O chinês em geral é curioso, receptivo, disposto a ajudar os estrangeiros e sempre quer praticar inglês com os estrangeiros. O povo chinês tem uma curiosidade de “saber como é que é e começa a investigar” (P), e os estrangeiros foram investigados com perguntas tais como: “como que é o país; o que é que tu faz; o que tem de legal lá; que que é a diferença” (R). Tantas perguntas surpreenderam os brasileiros pois antes de chegar à China, eles já pensavam que esse povo ia ser muito fechado (R; G; X; P), porém essa curiosidade parece não corresponder com o famoso estereótipo.
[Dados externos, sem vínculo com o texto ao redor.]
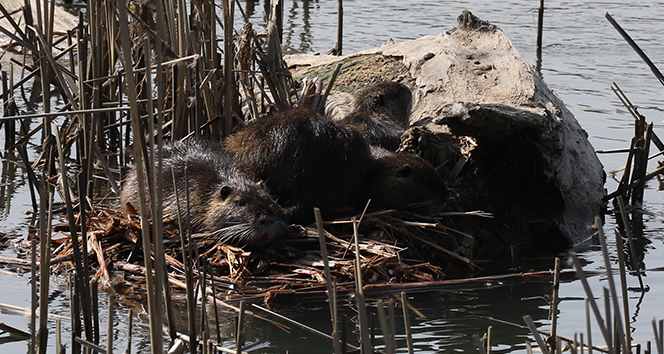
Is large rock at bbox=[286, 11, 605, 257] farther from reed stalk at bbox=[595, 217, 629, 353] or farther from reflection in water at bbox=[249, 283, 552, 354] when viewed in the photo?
reed stalk at bbox=[595, 217, 629, 353]

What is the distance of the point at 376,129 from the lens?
5.92 metres

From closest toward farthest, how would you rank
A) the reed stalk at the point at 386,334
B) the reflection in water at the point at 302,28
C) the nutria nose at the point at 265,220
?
the reed stalk at the point at 386,334
the nutria nose at the point at 265,220
the reflection in water at the point at 302,28

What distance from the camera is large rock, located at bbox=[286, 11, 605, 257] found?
5.59 metres

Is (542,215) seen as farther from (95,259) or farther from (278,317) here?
(95,259)

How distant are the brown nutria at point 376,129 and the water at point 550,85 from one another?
125 centimetres

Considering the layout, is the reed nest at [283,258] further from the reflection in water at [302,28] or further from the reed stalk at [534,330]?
the reflection in water at [302,28]

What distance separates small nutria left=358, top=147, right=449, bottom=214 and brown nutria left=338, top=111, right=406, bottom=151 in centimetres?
56

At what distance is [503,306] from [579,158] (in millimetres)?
1964

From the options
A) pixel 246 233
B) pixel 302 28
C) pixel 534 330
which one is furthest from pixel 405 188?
pixel 302 28

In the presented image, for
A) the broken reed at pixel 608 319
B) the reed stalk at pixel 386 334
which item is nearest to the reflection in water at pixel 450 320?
the broken reed at pixel 608 319

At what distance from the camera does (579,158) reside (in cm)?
612

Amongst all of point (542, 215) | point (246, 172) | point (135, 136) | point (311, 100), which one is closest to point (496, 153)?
point (542, 215)

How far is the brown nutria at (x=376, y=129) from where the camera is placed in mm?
5891

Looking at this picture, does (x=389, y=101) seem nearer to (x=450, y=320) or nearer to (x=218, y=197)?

O chinês é receptivo, e um exemplo mais comum é brigar para tentar pagar a conta por todos. Eles “sempre querem levar para jantar e para pagar muita comida assim” (G) e “quando ele te convida para sair, ele tem costume de pagar tudo” (P). Embora tenha sido fechado e não tenha muito conhecimento sobre a cultura

brasileira, quando a G chegou à China, “o pessoal já começou a ajudar achar alojamento” e a entrevistada X também relatou, “Chinês, se tu parar na rua para pedir ajuda para alguém, qualquer pessoal vai te ajudar…em qualquer coisa que ele puder te ajudar, ele vai te ajudar”. Outra ênfase das observações desses participantes foi a ansiedade dos chineses em geral de praticar inglês com os estrangeiros, inclusive, isso, na visão dos brasileiros, revela um preconceito existente nos chineses de que todo estrangeiro fala inglês (R; G). De acordo com as descrições dos participantes, o povo chinês demonstra virtudes como a hospitalidade, cordialidade e solidariedade que enraízam na cultura chinesa milenar. De outro lado, ao longo do desenvolvimento socioeconômico e da aceleração da globalização, os chineses, mesmo com a reputação de ser um povo fechado, se manifestam com curiosidade sobre o que vem de fora e com uma necessidade de se inserir na comunidade global utilizando o inglês como veículo de comunicação. Percebemos que na visão dos chineses, a língua inglesa como língua franca está ligada intimamente com a busca da cidadania global. Por que o inglês se destacou sobre os chineses na visão dos participantes? Eles explicaram:

“O chinês que busca aprender inglês, ele já tem uma visão mais aberta assim. O chinês que fala inglês, tu consegue ter uma relação mais rápida com ele. Acho que o chinês dificulta um pouco” (L);

“Os [chineses] que moravam fora, eles eram mais flexíveis. Tinham uma maneira de resolver as coisas diferentes sabe. Eles tinham já, uma malícia diferente, um jeito de olhar as coisas e pensar de maneira diferente dos chineses normais” (P). À vista disso, a aprendizagem de línguas estrangeiras na China - mandarim e inglês, beneficia os alunos brasileiros a amplia os horizontes e olhar de maneiras diferentes para as suas vidas.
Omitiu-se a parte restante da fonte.